Cela fait presque 20 ans que Sylvain Crépon étudie le Front national. Deux décennies à rencontrer ses acteurs, du plus humble au plus investi, qu’il les interroge, les reçoit et qu’il se rend sur les lieux où le FN tisse sa toile, construit et exerce son pouvoir. Son dernier ouvrage se lit donc comme une enquête policière. Une enquête qui reconstitue le mécanisme du nouveau Front national qui s’est construit autour de Marine Le Pen et des quadras qui ont peu à peu pris le pouvoir après le 21 avril 2002.

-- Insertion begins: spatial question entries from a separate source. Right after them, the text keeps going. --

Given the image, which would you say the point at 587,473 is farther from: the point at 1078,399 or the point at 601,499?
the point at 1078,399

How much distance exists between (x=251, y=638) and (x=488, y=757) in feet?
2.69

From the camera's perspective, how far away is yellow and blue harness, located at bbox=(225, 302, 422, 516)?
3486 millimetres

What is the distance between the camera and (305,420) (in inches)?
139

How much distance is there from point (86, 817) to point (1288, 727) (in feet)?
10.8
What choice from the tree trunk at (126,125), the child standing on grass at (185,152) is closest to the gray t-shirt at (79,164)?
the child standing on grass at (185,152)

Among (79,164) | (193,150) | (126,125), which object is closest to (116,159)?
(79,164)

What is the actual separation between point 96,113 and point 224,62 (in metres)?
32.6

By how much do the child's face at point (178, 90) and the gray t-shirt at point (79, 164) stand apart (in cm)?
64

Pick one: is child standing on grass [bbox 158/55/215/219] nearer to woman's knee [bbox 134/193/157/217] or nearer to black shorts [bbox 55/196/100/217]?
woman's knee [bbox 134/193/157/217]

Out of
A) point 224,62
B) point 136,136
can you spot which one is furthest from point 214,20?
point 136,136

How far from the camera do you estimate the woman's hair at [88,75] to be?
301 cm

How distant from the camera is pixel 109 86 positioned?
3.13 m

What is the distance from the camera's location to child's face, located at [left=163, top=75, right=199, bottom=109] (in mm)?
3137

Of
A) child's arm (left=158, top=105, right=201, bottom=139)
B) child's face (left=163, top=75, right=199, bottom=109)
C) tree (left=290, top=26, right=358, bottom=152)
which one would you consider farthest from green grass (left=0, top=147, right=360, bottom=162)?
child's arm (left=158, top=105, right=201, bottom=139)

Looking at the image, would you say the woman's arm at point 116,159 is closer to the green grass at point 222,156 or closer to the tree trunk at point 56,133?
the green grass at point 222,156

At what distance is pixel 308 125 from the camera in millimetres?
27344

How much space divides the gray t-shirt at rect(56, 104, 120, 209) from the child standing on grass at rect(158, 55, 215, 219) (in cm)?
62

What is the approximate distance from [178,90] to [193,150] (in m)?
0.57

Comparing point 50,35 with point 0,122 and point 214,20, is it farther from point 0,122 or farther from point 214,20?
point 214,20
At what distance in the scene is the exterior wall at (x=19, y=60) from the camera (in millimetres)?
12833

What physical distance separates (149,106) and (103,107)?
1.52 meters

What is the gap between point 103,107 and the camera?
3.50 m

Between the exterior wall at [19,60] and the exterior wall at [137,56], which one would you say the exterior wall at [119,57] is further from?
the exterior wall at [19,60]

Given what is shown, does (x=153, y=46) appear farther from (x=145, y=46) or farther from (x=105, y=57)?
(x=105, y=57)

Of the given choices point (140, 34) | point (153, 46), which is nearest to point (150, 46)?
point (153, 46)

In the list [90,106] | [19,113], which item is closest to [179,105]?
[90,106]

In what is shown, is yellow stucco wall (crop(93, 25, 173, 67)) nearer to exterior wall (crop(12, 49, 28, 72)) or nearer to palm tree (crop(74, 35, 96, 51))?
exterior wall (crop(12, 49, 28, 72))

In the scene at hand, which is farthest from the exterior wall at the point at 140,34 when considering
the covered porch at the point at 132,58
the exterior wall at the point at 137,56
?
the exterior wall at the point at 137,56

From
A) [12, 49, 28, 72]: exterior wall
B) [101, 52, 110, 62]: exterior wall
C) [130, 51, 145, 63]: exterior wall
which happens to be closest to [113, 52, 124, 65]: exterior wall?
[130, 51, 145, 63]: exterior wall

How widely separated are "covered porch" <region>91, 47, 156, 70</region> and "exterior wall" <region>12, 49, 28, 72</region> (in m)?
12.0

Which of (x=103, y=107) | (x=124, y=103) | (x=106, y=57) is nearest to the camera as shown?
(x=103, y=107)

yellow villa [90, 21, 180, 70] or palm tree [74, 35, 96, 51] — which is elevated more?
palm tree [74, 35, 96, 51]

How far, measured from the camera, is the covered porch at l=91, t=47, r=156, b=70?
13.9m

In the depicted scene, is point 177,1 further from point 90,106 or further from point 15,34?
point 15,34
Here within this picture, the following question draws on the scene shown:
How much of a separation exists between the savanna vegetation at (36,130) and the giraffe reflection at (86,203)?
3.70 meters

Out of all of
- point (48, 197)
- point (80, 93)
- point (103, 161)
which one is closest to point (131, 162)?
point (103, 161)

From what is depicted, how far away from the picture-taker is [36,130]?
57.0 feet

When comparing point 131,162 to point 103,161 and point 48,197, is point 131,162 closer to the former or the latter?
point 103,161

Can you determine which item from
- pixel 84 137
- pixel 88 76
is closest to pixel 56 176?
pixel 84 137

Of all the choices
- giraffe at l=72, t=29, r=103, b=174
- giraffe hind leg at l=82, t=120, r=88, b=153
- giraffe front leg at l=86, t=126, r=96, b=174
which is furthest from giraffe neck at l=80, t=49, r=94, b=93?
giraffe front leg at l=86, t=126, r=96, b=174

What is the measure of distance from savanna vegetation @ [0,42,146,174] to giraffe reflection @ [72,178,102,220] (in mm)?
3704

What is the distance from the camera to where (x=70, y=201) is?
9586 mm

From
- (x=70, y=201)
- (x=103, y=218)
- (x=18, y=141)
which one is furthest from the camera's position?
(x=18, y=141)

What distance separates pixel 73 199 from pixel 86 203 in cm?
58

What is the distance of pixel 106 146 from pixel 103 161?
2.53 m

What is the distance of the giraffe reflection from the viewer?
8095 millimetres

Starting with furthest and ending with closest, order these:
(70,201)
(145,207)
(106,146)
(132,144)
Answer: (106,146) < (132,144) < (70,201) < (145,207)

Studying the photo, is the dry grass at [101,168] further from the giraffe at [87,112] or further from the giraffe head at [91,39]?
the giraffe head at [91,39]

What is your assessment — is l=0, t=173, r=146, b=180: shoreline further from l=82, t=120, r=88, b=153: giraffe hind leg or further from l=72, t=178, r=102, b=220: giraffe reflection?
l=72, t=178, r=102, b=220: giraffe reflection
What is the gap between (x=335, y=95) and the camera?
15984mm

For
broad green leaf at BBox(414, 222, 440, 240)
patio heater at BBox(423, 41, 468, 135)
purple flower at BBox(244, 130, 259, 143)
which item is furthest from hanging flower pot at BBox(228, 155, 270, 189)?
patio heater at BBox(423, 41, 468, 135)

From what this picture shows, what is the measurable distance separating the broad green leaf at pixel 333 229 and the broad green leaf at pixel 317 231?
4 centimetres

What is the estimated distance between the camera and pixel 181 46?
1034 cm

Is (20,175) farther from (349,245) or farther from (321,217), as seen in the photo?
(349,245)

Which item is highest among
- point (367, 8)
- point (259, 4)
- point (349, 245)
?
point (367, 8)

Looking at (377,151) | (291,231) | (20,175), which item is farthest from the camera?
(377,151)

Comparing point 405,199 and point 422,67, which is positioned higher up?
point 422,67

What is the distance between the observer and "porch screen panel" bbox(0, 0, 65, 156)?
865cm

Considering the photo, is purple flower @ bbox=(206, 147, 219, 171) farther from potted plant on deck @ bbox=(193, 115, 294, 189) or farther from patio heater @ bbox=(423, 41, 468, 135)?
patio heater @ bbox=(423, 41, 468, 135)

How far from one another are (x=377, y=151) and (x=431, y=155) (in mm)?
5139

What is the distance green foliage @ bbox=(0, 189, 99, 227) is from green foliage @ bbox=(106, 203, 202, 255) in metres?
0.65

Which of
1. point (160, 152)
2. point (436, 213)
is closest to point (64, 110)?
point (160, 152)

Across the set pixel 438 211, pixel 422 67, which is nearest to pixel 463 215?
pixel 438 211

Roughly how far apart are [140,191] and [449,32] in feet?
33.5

Le docteur en sociologie au laboratoire Sophiapol de l’université de Paris-Ouest Nanterre y décortique, élément après élément, la construction on ne peut plus logique, froide et cartésienne de cette PME politique. Avec ses stratégies, ses laboratoires et ses « petites gens ». Beaucoup d’ouvrages ont été écrits sur l’ascension de Marine Le Pen ou l’histoire du FN. Mais peu englobent à la fois l’aspect hautement stratégique et politique et le volet humain, à la base du mouvement.

Des interviews de cadres du mouvement aux militants d’Henin-Beaumont souvent passés par le PS, le PC ou enfants de familles de gauche, il a rassemblé une tonne d’éléments nécessaires au puzzle complexe. Entretien.

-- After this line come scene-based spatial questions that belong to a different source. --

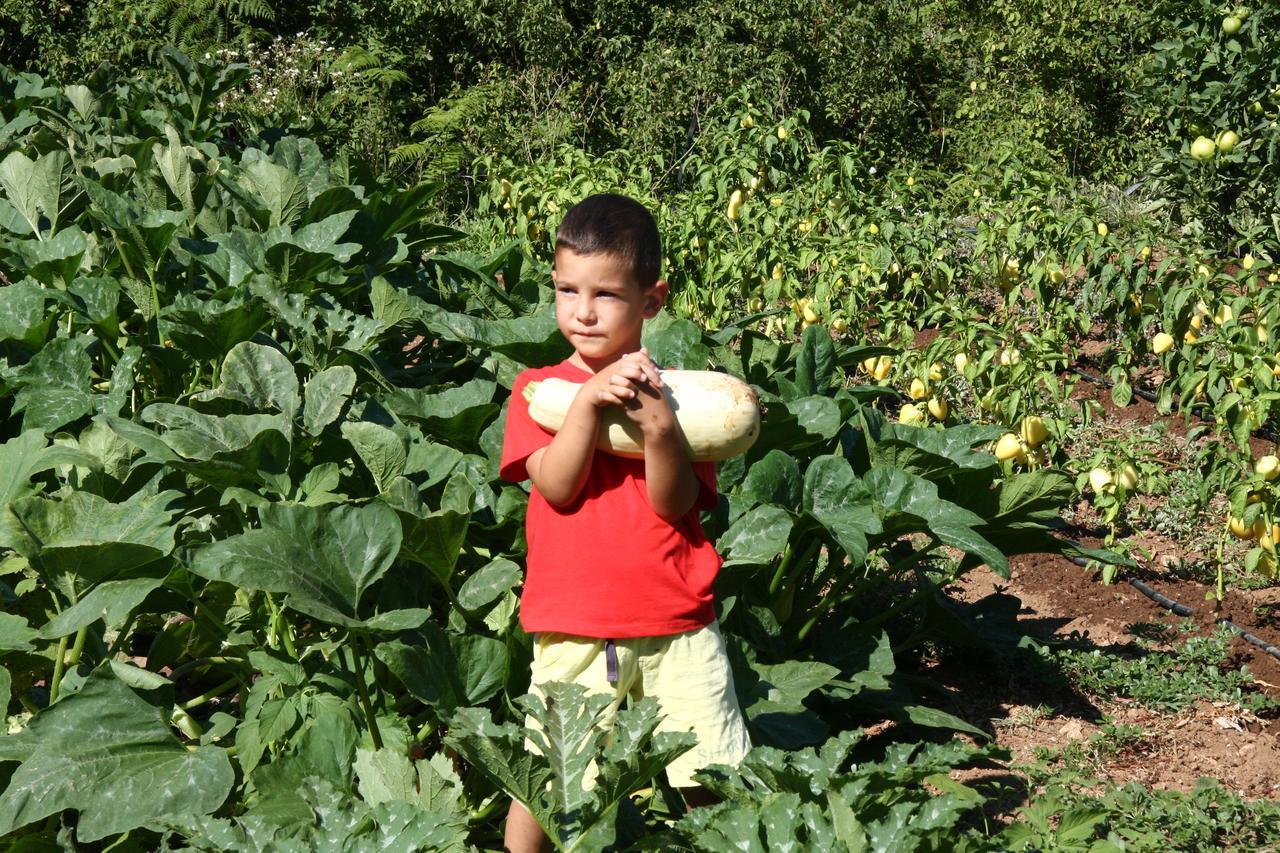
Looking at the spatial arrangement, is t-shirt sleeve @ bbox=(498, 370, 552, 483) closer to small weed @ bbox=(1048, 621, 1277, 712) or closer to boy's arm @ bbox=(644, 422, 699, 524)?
boy's arm @ bbox=(644, 422, 699, 524)

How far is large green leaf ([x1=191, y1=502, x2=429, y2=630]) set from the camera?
7.07 feet

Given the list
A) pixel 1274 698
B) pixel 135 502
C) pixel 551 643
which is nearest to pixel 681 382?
pixel 551 643

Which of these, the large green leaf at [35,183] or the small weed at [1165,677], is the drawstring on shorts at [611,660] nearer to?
the small weed at [1165,677]

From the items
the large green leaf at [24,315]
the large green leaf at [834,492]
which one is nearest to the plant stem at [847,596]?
the large green leaf at [834,492]

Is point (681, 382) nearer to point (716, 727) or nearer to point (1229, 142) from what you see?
point (716, 727)

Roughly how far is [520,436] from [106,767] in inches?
32.8

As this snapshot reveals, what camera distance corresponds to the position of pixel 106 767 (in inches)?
87.5

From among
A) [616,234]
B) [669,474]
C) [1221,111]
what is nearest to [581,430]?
[669,474]

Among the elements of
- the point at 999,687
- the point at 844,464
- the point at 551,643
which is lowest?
the point at 999,687

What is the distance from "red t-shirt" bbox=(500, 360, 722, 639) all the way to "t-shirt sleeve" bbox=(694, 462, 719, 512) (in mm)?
62

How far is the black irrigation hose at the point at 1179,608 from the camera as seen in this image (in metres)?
3.56

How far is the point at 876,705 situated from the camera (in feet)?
9.63

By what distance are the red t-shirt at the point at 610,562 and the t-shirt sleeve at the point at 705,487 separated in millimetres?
62

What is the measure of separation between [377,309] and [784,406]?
1082 mm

> Génération (Marine) Le Pen.

A la fin des années 90 et au début des années 2000 j’avais des interlocuteurs au Front national de la génération de Marine Le Pen qui, quand je les interviewais, étaient sûrs d’arriver bientôt au pouvoir, que Jean-Marie Le Pen allait devenir président de la République et qu’ils allaient exercer des responsabilités. Et ça, c’était vraiment quelque chose qui leur semblait évident. Et le 21 avril 2002 c’est, en ce sens, un drame parce que la mobilisation qu’il y a eue contre Jean-Marie Le Pen avant le deuxième tour, fait qu’ils se sont rendus compte que jamais ils n’accéderaient au pouvoir. Du moins, dans ces conditions.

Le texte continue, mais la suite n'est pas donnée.